El banquete se desarrollaría en la hospedería de Nazaret, y las fiestas se prolongarían, en un clima de desbordante jolgorio, durante varios días. José y María ya se pertenecían. Estaban unidos ante Dios y ante los hombres. Dios se había reservado a María, pero se complacía en dar a un hombre mortal, a José, un derecho matrimonial sobre esta criatura privilegiada, bendita entre todas las mujeres. 41 Ponía en sus manos a la que había creado con tanto amor, en la que había pensado desde toda la eternidad, a la que iba a hacer suya con tanto celo.

No había, sin embargo, desigualdad entre los dos esposos. El matrimonio era ajustado. Indudablemente, María, llamada a ser Madre de Dios y elevada por la gracia a' la altura de esta función, superaba ampliamente en santidad a José, pero José había oído del ángel estas palabras tranquilizadoras: no temas tomar a María por esposa... El significado de esta frase, que ya hemos comentado, puede interpretarse así: "Cálmate. Tú eres el que Dios ha escogido para esposo de la que acaba de concebir por obra del Espíritu Santo. Estarás a la altura de tu misión.

Ser esposo de la Madre de Dios sería una función aplastante sólo para las fuerzas humanas, pero lo que es imposible para los hombres, es posible con la ayuda de Dios.

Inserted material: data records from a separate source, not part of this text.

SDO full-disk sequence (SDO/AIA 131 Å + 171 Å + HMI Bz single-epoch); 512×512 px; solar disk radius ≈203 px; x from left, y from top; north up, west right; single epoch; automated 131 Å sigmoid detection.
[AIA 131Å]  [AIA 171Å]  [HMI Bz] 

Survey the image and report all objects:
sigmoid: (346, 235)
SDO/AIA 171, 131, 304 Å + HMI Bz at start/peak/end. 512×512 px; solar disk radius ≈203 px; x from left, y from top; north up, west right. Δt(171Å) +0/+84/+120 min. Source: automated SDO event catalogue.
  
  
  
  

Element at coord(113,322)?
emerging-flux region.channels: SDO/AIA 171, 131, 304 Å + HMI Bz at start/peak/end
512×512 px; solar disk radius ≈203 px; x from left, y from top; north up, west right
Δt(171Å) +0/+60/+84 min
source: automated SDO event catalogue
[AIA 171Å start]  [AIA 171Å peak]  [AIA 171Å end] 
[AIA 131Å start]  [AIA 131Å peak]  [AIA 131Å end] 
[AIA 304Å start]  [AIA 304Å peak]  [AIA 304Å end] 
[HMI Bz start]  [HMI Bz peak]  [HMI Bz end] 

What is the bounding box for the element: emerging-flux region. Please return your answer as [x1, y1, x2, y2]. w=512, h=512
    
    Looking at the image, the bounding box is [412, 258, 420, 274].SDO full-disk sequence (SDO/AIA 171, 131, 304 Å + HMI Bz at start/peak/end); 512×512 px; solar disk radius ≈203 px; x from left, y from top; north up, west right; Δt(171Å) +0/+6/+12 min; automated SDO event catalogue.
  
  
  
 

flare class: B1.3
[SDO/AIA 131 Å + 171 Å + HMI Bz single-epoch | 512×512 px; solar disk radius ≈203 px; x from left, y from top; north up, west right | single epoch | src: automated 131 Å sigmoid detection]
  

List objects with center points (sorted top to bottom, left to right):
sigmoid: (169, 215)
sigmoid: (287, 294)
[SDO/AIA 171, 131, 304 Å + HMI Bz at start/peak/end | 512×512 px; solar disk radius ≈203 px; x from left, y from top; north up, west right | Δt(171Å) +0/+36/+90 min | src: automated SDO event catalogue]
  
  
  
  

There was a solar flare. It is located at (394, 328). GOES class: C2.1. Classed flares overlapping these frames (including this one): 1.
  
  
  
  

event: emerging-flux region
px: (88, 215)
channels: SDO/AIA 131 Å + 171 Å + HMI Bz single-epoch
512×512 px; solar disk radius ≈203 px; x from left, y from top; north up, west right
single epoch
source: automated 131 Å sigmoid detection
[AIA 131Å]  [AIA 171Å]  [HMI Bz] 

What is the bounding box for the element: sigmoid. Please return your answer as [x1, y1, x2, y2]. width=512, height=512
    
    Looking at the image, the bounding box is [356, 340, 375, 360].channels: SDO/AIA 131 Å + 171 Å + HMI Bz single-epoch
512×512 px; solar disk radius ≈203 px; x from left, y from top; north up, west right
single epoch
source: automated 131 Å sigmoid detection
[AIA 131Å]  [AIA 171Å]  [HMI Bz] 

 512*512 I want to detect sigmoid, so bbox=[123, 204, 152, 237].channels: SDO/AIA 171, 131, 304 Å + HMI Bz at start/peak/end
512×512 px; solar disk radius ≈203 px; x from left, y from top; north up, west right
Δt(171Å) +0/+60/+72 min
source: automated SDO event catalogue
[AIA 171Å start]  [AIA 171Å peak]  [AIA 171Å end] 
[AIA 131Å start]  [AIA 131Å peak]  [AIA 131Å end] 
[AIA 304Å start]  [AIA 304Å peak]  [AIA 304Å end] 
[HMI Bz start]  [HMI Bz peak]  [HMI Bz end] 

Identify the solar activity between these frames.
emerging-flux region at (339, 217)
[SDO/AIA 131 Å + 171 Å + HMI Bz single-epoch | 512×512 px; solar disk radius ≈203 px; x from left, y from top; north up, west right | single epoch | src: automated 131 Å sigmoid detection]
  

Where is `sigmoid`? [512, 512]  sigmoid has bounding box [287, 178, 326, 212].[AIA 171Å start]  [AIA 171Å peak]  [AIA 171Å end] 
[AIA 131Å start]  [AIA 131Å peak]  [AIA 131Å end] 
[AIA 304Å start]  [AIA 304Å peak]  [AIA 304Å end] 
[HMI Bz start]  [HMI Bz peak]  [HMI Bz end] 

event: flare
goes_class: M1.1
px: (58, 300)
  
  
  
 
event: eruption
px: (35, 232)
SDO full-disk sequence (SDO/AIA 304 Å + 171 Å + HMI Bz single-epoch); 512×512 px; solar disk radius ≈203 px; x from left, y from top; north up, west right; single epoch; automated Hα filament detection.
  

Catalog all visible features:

Tú recibirás las gracias necesarias". José y María son esposos realmente, no se trata de una simple ficción. Al contrario: nunca, en la tierra, se ha visto una pareja de almas llamadas a vivir juntas unidas por un tan maravilloso amor. Se aman, por supuesto, sobre todo en Dios. Sus corazones laten al unísono con ternura recíproca bajo la inspiración del Espíritu Santo. Su única ambición es unirse más y más a la voluntad de Dios tres veces Santo; es la aspiración esencial de su ser.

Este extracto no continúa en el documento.